As the bus lurched off, she began to feel overwhelmed with sadness. A sadness that, she told herself, probably had more to do with nostalgia than regret. Nostalgia for that glorious day at the beach when Daniel took her into the surf and hauled her up from where she’d been dumped on the sand. Nostalgia for that evening at the pub at Watson’s Bay when he’d drawn her out of her usual reticence about her past.
She let the bus carry her beyond the turnoff for Armstrong and Oreopoulous and on towards the 137 Gallery in Paddington. Thoughts swirled around her brain, churned up by what Daniel had told her, as she formulated questions that she planned to ask Julius. She hoped he was there. There were some things she had to find out before flying home. She wanted to have as much information as possible from Julius before confronting her family. All those things she’d avoided thinking about after her first visit to his gallery. All those things she’d wanted to forget. Now she wanted to remember them.
Chapter 23
Inside Singer’s gallery, the assistant – the burly man with a face like a full moon – was engrossed with a sale and barely noticed Anika. She weaved her way around intricate wire sculptures and past an exhibition of abstract expressionist paintings by Indigenous artists from the Kimberley that lit up the white walls. Mr Singer’s office was at the back of the gallery. The door was open. He was sitting behind a desk with a pile of papers in front of him, his face half turned away from her. Strands of his comb-over were displaced, as if he’d been running his hands through what was left of his hair.
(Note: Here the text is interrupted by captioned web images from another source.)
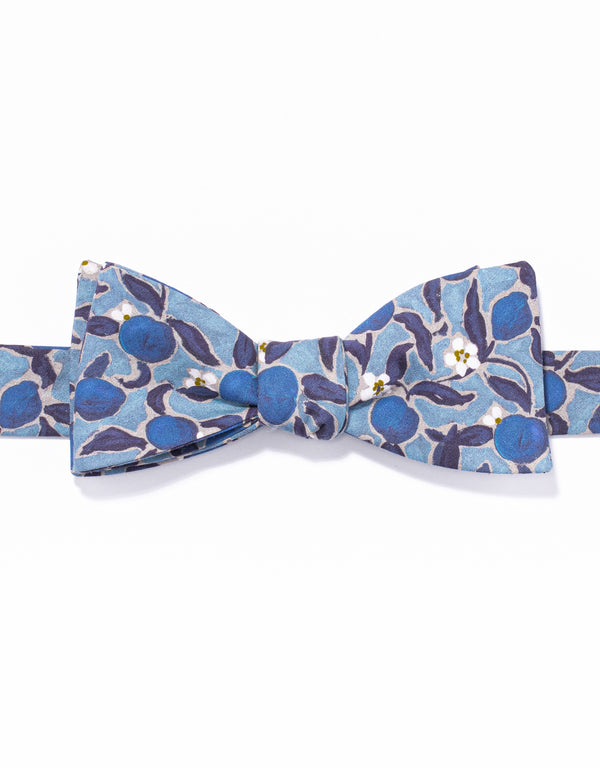 J. PRESS LIBERTY PRINT BOWTIE - BLUE
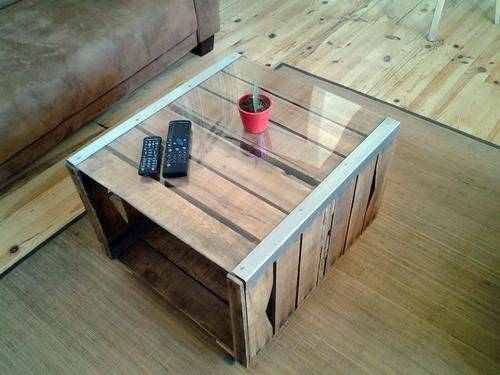 table basse avec caisse de pomme. Black Bedroom Furniture Sets. Home Design Ideas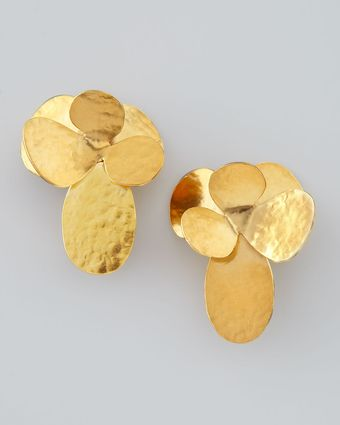 Herve Van Der Straeten Mmered Gold Petal Clip Earrings - Lyst
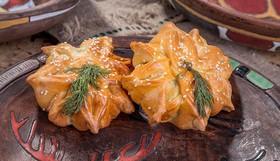 Пирожок с курицей и сыром - Фото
When she coughed, he looked up, startled. He’d aged since she last saw him, his face appeared lined and his mouth sinking at the corners. How could a man age that much in only half a year? She must have caught him at a bad moment. Surprised, she let go of her bag and it crashed on to the floor. By the time she’d picked it up, he had collected himself. Those strands of hair were now neatly spread across his scalp. Only his eyebrows remained unruly. Thick and bushy, it was as if they were trying to compensate for the balding pate.
His expression was still unwelcoming though. Standing, he said, ‘Miss Molnar,’ the old-fashioned way, no Ms here. His face was thinner than when they’d last met, and the eye sockets deeper than she’d remembered. He cleared his throat before saying, ‘I was sorry to hear of your loss.’
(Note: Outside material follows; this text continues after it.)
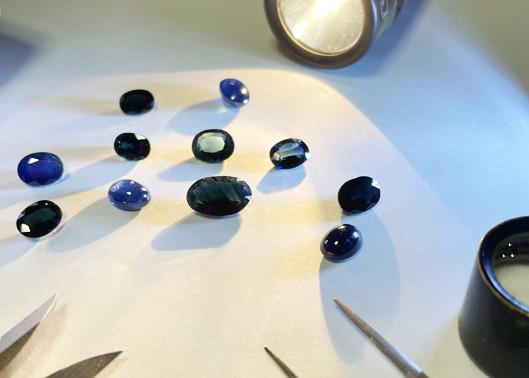 黒と紺の色合いにこだわったサファイアの片耳ピアス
‘Thank you. I got your card.’ She watched him closely for any signs of guilt.
His face was now expressionless and his light brown eyes gave nothing away. Quietly he said, ‘As I wrote on that card, your loss is not my gain.’
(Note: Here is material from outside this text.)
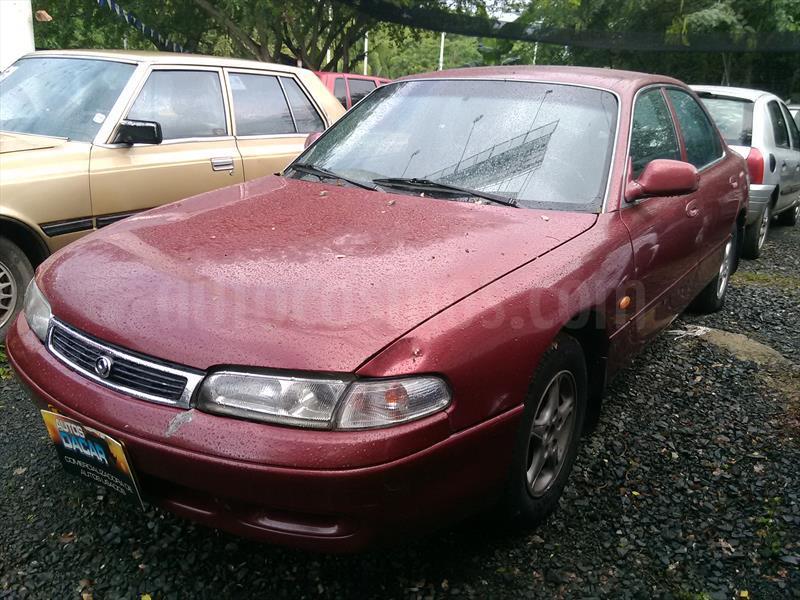 foto Mazda 626 nuevo milenio usado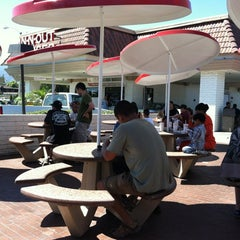 Photo taken at In-N-Out Burger by Erik S. on 7/8/2012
‘I’m glad to hear it.’ Anika’s voice came out too high and the words too fast. ‘I’ve come because I’ve been thinking about what you said to me the day I brought in the Rocheteau.’
Gesturing to the chair in front of his desk, he said, ‘You’d better sit down.’
‘When I was here last you told me the painting wasn’t mine. I’ve thought a lot about that.’
Julius said, ‘So have I.’
‘I wonder if you might tell me why you thought it wasn’t mine.’ She stumbled on her words, though this was one of the questions she’d prepared on the way and rehearsed again and again.
His face contorted as if he had a toothache. She looked away. Behind him, outside the picture window, there was a courtyard. It looked as if a piece of rainforest had been transplanted to Paddington and at any moment she might see a monkey swinging from an umbrella tree.
Turning away from the rainforest so she could watch Julius’s expression, she continued. ‘Perhaps you don’t know that the painting belonged to my uncle, Tabilla’s husband. It belonged to him.’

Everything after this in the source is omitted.